Недостаточность, необоснованность в синтетическом построении будущего мы находим и у К. Н. Леонтьева. Он слишком много вносит в это будущее из второй фазы нашего исторического развития, почти думая, как все славянофилы, что мы лишь воскресим ее снова, опять переживем, что и было уже пережито. Этого никогда не происходит в истории, и в древе жизни человеческой, что раз вскрылось и выразилось, никогда не выразится снова, перейдя за черту бытия в иную сферу, которая лежит по ту сторону смерти.

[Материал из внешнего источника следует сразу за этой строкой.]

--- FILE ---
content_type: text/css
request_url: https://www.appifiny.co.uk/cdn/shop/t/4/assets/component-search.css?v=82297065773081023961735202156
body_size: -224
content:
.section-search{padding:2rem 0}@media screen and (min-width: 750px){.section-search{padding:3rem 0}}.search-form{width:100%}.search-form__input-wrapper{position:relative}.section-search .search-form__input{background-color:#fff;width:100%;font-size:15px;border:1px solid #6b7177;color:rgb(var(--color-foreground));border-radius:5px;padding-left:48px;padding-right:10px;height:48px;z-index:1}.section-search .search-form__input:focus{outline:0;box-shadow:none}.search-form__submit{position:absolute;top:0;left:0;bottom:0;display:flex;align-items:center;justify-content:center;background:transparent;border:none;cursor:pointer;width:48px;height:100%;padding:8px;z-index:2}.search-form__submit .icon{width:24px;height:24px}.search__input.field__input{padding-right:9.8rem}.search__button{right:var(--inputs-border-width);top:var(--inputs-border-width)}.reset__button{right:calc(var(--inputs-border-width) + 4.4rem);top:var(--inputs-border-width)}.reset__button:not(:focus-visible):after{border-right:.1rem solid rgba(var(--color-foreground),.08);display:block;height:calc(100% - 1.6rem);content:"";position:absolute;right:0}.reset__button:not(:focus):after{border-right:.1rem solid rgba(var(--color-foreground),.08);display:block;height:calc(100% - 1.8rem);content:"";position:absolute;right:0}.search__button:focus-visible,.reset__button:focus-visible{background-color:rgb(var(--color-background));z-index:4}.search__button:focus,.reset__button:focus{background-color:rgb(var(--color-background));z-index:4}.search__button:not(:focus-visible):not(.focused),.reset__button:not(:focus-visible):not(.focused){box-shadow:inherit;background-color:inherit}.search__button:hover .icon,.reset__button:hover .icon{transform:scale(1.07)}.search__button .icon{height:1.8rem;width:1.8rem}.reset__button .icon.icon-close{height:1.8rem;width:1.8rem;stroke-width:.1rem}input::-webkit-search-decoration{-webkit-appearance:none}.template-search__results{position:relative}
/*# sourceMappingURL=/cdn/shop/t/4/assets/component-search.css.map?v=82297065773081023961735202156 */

Одно можно предугадать в этом будущем второстепенное, незначащее и предугадать, основываясь на том, что уже совершилось в нашей истории. И в самом деле, в трех утке пройденных фазах нашего развития было не одно отрицание, но и сохранение. Главное, что создавалось в каждой фазе, уносилось и в следующую; но оно становилось там же несознаваемой опорой жизни, но не предметом желания, не целью достигаемой, не главным интересом забот и деятельности. В первый период нашей истории мы просветились христианством, и в этом заключался его смысл, вся значительность его, не умершая и не имеющая когда-либо умереть. Удивительно, как характер народности нашей за это время отвечал уже ранее принятия христианства той миссии, которая ему выпала в истории через это принятие: дух открытости, ясности и неозабоченность какими-нибудь особенными земными нуждами и интересами – все это делало вступление юного народа в лоно новой религии легким, безболезненным, исполненным радости, и как свободно и легко он ее принял в одной незаметной частице своей, так же легко и почти без принуждения передал и другим бесчисленным частям своим, и даже иноплеменным сословиям. Странно: мы почти не знаем как, и знаем лишь насколько далеко распространилось христианство в первые два-три века после просвещения им киевлян; без помощи сколько-нибудь организованной силы, без всяких средств умственного убеждения, одною силою своей простоты и чистосердечия монахи и священники того времени сделали гораздо более, чем сколько могло сделать при всей политической мощи Московское государство, или при всех средствах науки новейшие миссионеры. Собственно, где остановилось тогда религиозное просвещение, оно остается, и до сих пор, не будучи в силах преодолеть даже языческой косности многих финско-монгольских племен, – живущих среди русского народа или о бок с ним, и тем менее преодолевая магометанский или еврейский фанатизм.